HTML is a markup language that web browsers use to interpret and compose text, images and other material into visual or audible web pages. Default characteristics for every item of HTML markup are defined in the browser, and these characteristics can be altered or enhanced by the web page designer's additional use of CSS. Many of the text elements are found in the 1988 ISO technical report TR 9537 Techniques for using SGML
, which in turn covers the features of early text formatting languages such as that used by the RUNOFF command developed in the early 1960s for the CTSS (Compatible Time-Sharing System) operating system: these formatting commands were derived from the commands used by typesetters to manually format documents. However, the SGML concept of generalized markup is based on elements (nested annotated ranges with attributes) rather than merely print effects, with also the separation of structure and processing; HTML has been progressively moved in this direction with CSS.
Berners-Lee considered HTML to be an application of SGML. It was formally defined as such by the Internet Engineering Task Force (IETF) with the mid-1993 publication of the first proposal for an HTML specification: "Hypertext Markup Language (HTML)" Internet-Draft by Berners-Lee and Dan Connolly, which included an SGML Document Type Definition to define the grammar. The draft expired after six months, but was notable for its acknowledgment of the NCSA Mosaic browser's custom tag for embedding in-line images, reflecting the IETF's philosophy of basing standards on successful prototypes. Similarly, Dave Raggett's competing Internet-Draft, "HTML+ (Hypertext Markup Format)", from late 1993, suggested standardizing already-implemented features like tables and fill-out forms.

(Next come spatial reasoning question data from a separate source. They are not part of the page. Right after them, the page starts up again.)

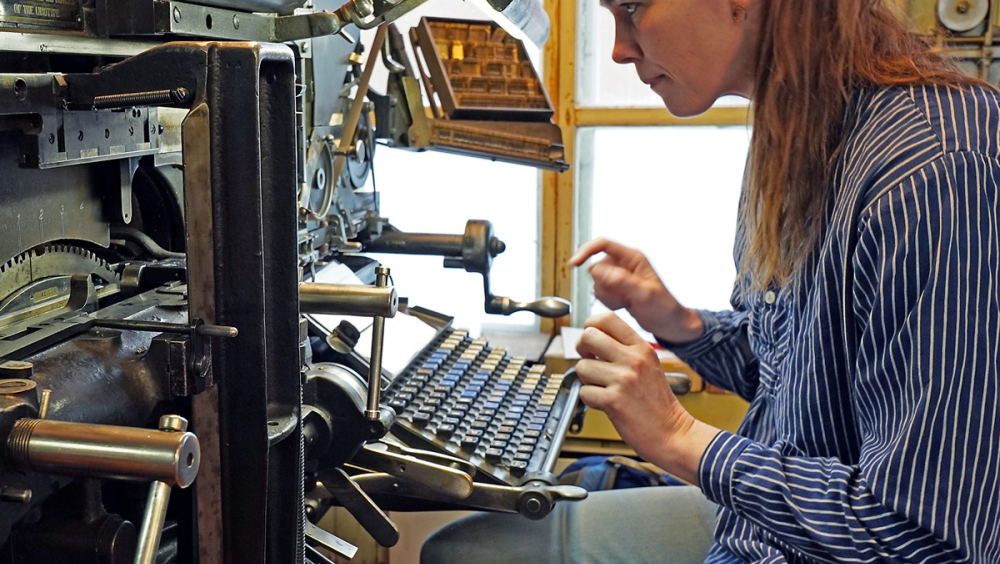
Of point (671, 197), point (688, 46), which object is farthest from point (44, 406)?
point (671, 197)

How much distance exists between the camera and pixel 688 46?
1.12 metres

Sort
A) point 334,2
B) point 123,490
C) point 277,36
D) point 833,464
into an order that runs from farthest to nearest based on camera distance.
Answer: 1. point 334,2
2. point 277,36
3. point 833,464
4. point 123,490

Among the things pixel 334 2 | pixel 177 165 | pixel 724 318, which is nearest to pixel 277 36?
pixel 177 165

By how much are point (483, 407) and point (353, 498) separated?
34cm

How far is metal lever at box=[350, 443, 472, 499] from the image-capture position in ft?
3.67

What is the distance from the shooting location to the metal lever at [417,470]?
44.1 inches

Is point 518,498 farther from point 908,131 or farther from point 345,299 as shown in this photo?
point 908,131

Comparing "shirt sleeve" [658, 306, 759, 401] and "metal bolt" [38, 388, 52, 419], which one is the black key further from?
"metal bolt" [38, 388, 52, 419]

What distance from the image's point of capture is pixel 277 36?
3.62 feet

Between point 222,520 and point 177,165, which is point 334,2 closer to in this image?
point 177,165

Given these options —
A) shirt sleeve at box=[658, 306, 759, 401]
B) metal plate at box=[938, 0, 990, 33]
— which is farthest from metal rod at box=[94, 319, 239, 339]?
metal plate at box=[938, 0, 990, 33]

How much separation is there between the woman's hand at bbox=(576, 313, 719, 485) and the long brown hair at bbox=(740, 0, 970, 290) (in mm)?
206

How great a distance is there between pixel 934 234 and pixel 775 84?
275mm

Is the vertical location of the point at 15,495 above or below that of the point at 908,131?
below
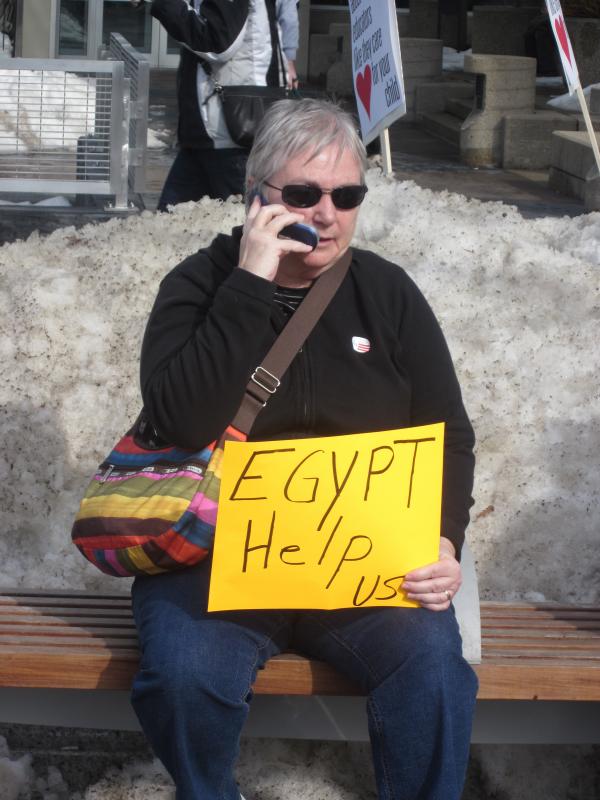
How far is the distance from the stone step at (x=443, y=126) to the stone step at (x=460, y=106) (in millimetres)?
62

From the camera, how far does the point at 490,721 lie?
3.12m

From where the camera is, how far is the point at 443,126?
14.0 metres

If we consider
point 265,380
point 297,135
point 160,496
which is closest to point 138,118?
point 297,135

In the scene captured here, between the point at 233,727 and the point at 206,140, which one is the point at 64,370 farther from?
the point at 233,727

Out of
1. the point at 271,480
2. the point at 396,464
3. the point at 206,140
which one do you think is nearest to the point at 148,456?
the point at 271,480

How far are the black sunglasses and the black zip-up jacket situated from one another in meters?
0.18

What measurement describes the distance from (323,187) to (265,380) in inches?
18.0

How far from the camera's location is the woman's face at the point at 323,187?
288 cm

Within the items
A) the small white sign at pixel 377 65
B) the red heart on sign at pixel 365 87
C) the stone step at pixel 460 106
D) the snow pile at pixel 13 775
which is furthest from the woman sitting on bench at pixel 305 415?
the stone step at pixel 460 106

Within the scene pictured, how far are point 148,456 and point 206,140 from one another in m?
3.27

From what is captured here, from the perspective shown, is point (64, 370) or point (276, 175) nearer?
point (276, 175)

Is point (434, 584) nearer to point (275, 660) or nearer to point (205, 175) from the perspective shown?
point (275, 660)

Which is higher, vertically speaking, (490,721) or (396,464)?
(396,464)

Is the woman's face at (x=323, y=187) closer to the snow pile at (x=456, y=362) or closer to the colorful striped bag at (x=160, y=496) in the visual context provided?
the colorful striped bag at (x=160, y=496)
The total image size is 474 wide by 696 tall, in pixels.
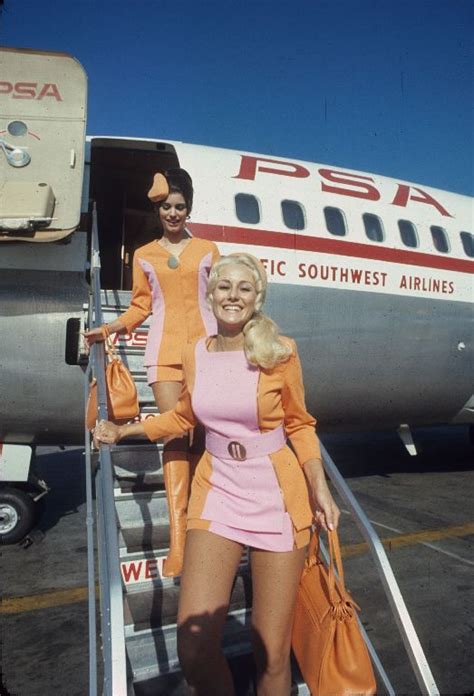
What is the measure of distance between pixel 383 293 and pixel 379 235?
0.75 m

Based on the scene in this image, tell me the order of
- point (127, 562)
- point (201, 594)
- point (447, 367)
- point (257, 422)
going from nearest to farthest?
point (201, 594), point (257, 422), point (127, 562), point (447, 367)

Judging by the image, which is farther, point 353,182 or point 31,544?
point 353,182

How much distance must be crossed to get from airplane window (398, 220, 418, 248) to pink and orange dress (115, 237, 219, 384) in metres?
4.57

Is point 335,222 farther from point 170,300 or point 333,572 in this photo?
point 333,572

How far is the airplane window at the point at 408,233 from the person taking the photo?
704cm

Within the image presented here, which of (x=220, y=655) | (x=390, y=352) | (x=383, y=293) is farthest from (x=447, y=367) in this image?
(x=220, y=655)

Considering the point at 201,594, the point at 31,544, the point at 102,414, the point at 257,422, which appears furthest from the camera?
the point at 31,544

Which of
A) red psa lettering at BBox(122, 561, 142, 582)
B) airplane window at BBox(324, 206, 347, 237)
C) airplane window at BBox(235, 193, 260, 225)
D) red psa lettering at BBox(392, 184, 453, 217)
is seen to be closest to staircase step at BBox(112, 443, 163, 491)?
red psa lettering at BBox(122, 561, 142, 582)

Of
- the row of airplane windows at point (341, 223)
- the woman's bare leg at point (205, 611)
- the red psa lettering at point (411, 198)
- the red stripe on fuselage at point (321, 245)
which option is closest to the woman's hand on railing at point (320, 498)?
the woman's bare leg at point (205, 611)

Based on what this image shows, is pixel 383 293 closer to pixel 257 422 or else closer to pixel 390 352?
pixel 390 352

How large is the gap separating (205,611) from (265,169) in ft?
17.6

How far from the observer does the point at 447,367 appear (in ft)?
24.2

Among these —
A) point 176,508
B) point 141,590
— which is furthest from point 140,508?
point 176,508

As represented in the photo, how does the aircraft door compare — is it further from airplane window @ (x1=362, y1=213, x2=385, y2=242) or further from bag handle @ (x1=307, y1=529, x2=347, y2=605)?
bag handle @ (x1=307, y1=529, x2=347, y2=605)
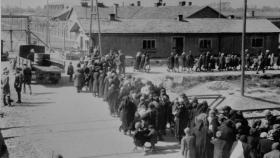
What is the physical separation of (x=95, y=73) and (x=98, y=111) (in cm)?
410

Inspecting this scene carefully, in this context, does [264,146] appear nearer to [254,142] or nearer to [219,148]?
[254,142]

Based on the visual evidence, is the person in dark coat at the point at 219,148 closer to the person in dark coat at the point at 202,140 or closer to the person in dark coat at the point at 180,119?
the person in dark coat at the point at 202,140

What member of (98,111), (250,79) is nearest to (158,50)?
(250,79)

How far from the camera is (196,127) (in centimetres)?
1255

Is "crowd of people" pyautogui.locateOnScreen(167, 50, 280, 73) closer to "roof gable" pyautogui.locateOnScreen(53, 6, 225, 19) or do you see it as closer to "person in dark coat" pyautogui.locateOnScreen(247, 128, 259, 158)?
"roof gable" pyautogui.locateOnScreen(53, 6, 225, 19)

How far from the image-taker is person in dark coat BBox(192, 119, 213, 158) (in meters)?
12.4

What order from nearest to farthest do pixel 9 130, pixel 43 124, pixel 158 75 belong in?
pixel 9 130, pixel 43 124, pixel 158 75

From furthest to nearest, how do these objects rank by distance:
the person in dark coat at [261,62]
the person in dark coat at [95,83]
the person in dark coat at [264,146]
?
the person in dark coat at [261,62], the person in dark coat at [95,83], the person in dark coat at [264,146]

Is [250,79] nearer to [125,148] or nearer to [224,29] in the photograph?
[224,29]

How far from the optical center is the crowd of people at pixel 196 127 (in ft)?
37.7

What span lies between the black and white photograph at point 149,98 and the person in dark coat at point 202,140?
29 mm

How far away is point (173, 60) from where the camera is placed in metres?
34.5

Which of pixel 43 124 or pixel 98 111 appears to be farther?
pixel 98 111

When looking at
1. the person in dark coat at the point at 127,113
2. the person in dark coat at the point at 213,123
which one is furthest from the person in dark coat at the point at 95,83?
the person in dark coat at the point at 213,123
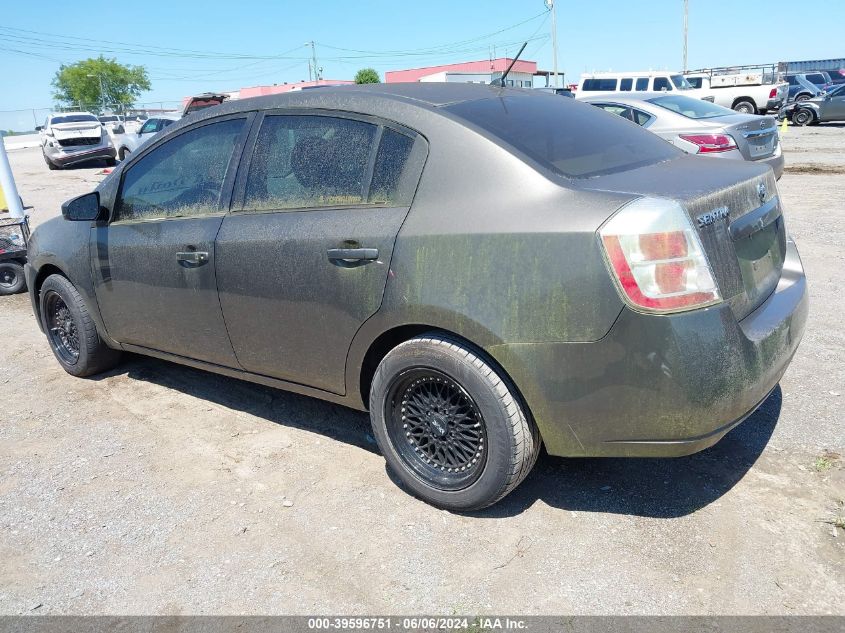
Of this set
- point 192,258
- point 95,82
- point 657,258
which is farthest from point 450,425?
point 95,82

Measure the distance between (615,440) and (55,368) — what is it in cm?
426

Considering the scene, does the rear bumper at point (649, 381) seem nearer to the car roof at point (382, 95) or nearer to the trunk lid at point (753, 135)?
the car roof at point (382, 95)

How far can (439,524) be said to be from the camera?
2.99 m

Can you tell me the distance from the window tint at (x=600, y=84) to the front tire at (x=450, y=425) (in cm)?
1972

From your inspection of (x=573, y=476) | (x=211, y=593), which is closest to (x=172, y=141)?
(x=211, y=593)

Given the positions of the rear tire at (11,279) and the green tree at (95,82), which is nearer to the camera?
the rear tire at (11,279)

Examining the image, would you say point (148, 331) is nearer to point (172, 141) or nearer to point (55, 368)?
point (172, 141)

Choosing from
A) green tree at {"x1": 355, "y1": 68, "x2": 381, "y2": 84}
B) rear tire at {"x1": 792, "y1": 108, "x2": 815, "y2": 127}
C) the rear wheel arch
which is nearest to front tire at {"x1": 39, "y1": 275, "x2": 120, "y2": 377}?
the rear wheel arch

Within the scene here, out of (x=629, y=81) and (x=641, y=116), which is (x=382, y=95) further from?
(x=629, y=81)

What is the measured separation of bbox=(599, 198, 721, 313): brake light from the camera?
2.41 m

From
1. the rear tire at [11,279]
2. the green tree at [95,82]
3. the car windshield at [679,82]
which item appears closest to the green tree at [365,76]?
the green tree at [95,82]

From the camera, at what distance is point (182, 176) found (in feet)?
12.8

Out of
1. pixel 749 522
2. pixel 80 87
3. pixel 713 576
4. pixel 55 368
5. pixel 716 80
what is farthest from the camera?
pixel 80 87

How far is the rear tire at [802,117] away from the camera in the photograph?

After the HTML and HTML+ drafts expired in early 1994, the IETF created an HTML Working Group, which in 1995 completed "HTML 2.0", the first HTML specification intended to be treated as a standard against which future implementations should be based
. Published as Request for Comments 1866, HTML 2.0 included ideas from the HTML and HTML+ drafts. The 2.0 designation was intended to distinguish the new edition from previous drafts.
Further development under the auspices of the IETF was stalled by competing interests. Since 1996, the HTML specifications have been maintained, with input from commercial software vendors, by the World Wide Web Consortium (W3C). However, in 2000, HTML also became an international standard (ISO/IEC 15445:2000). The last HTML specification published by the W3C is the HTML 4.01 Recommendation, published in late 1999
. Its issues and errors were last acknowledged by errata published in 2001.